> [Tareas]
[a] Responde según el texto sobre Bahía Portete:
(i) ¿Cuántas familias retornaron a Bahía Portete?
(ii) ¿En qué ciudad vivió Remedios Fince Epinayú como desplazada y durante cuántos años?
(iii) ¿Qué edad tiene Agustín Fince?
[b] Escribe la continuación del reportaje sobre el retorno de las familias wayuu a Bahía Portete a partir del punto en que termina.

Pastorear y tejer de nuevo en Portete
Unas 40 familias indígenas wayuu retornaron a su tierra dispuestos a empezar de nuevo y recuperar las formas tradicionales de vida que el conflicto armado les arrebató
La herida no se cierra. Las 40 familias de Bahía Portete que retornaron a este enclave de la región de La Guajira, en el extremo noroccidental de Colombia, lo hicieron con el peso de los recuerdos. El lugar al que regresaron ya no es realmente el mismo del que se fueron y las huellas de la masacre son todavía muy visibles. La antigua escuela y el centro de salud están en ruinas y, sobre todo, faltan los que mataron y también los que no regresaron aun. Pero, en medio de las dificultades, los retornados volvieron a pastorear sus cabras, a pescar, a tejer artesanías y a buscar agua al jagüey —balsa— como hicieron siempre antes. Por las tardes se sientan a la puerta de sus rancherías para ver asomar la luna y contemplar las estrellas. Y por las noches se siguen contando sus mágicas historias recostados en las hamacas donde duermen bajo la enramada. La vida trata de abrirse paso nuevamente en Portete 13 años después de la tragedia.
Remedios Fince Epinayú fue una de las primeras personas que retornó después de vivir nueve años como desplazada en la ciudad venezolana de Maracaibo. “Fue duro pensar en volver al mismo lugar donde mataron a mi prima y a mi tía. Nos acordamos mucho de nuestros difuntos y sentimos ese vacío, sobre todo cuando miramos las casas donde vivían. No tenemos la misma energía, pero hemos ido reconstruyendo nuestras viviendas poco a poco”, dice.
Portete vivió tiempos mejores cuando lo habitaban unas 1.000 personas y sus pobladores vivían de sus ovejas y sus cabras. Ahora, los animales se cuentan con los dedos de una mano. El clima, dicen, también ha cambiado. El territorio es un desierto, pero antes llovía con más frecuencia y se sembraba. Hoy, en cambio, la sequía es galopante y la falta de agua es el problema más acuciante. “El camión cisterna pasa una vez al mes para llenar los tanques, pero lo que dejan es muy justo, casi siempre insuficiente. Pusieron una desalinizadora y la sabotearon, ya no funciona”, lamenta Remedios mientras teje un chinchorro, la típica hamaca elaborada por los indígenas wayuu.
Fue duro pensar en volver al mismo lugar donde mataron a mi prima y a mi tía. Nos acordamos mucho de nuestros difuntos y sentimos ese vacío
Con Remedios regresó también su tío Agustín Fince que a sus 86 años es la persona de más edad de la comunidad, una autoridad respetada al que le da pesar no poder matar un ovejo para brindarle a las visitas como hacía antes. Apenas tiene los cuatro chivos que le entregó la Unidad de Víctimas y que saca a pastorear todas las mañanas desde muy temprano. Después de retornar, se siente reconfortado de saber que al menos podrá morir en su territorio. No habla y apenas entiende el español, pero expresa en su lengua, el wayuunaiki, que le gustaría que se pudieran preservar las costumbres de su etnia y que los jóvenes, así tengan que buscarse el futuro en otra parte, no pierdan su identidad.

> [Datos proporcionados]

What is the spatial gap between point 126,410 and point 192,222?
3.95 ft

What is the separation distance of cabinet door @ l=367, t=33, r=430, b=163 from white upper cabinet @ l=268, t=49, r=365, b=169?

> [Respuestas]
[a]
(i) Unas 40 familias.
(ii) En Maracaibo, durante nueve años.
(iii) 86 años.

[b]
Mujeres intocables
Los wayuu son la comunidad más numerosa del total de 104 etnias indígenas que existen en Colombia. Con estructura matriarcal y organización social propia, viven asentados en la guajira colombiana y en el fronterizo estado venezolano de Zulia Tienen fama de ser un pueblo guerrero que supo resistir desde tiempos coloniales la ocupación de su territorio. Todo cambió un 18 de abril de 2004 y el código de honor de los hombres wayuu quedó hecho trizas cuando unos 50 paramilitares irrumpieron en la localidad de Portete y exhibieron todo un repertorio de violencia contra algunas mujeres de esta comunidad indígena de la enigmática y desértica Alta Guajira. El ataque fue toda una afrenta a este pueblo ancestral donde la mujer no solo tiene un papel determinante como líderesa comunitaria y sostén de la cultura sino que está considerada intocable en la ley wayuu. A las mujeres y también a niños, niñas y ancianos, dicen, ni se les maltrata ni se les viola, ni van a la guerra ni se les expulsa de su tierra.
En la masacre de Bahía Portete, las mujeres fueron intencionadamente el blanco principal de los paramilitares. Entre torturas y ultrajes sexuales, asesinaron a seis personas, pero pudieran ser más las que no trascendieron porque a muchas familias wayuu no les gusta que se hable de sus muertos. De las seis víctimas conocidas, cuatro eran mujeres con una significación muy especial para la comunidad. Una era Margoth Fince Epinayú y otra Rosa Fince Uriana. Ambas se habían destacado por denunciar los planes de expansión del paramilitarismo en la región que, en alianza con intereses económicos locales, pretendían hacer suyo el puerto natural de Bahía Portete para insertarlo en las rutas del tráfico de drogas, armas y gasolina.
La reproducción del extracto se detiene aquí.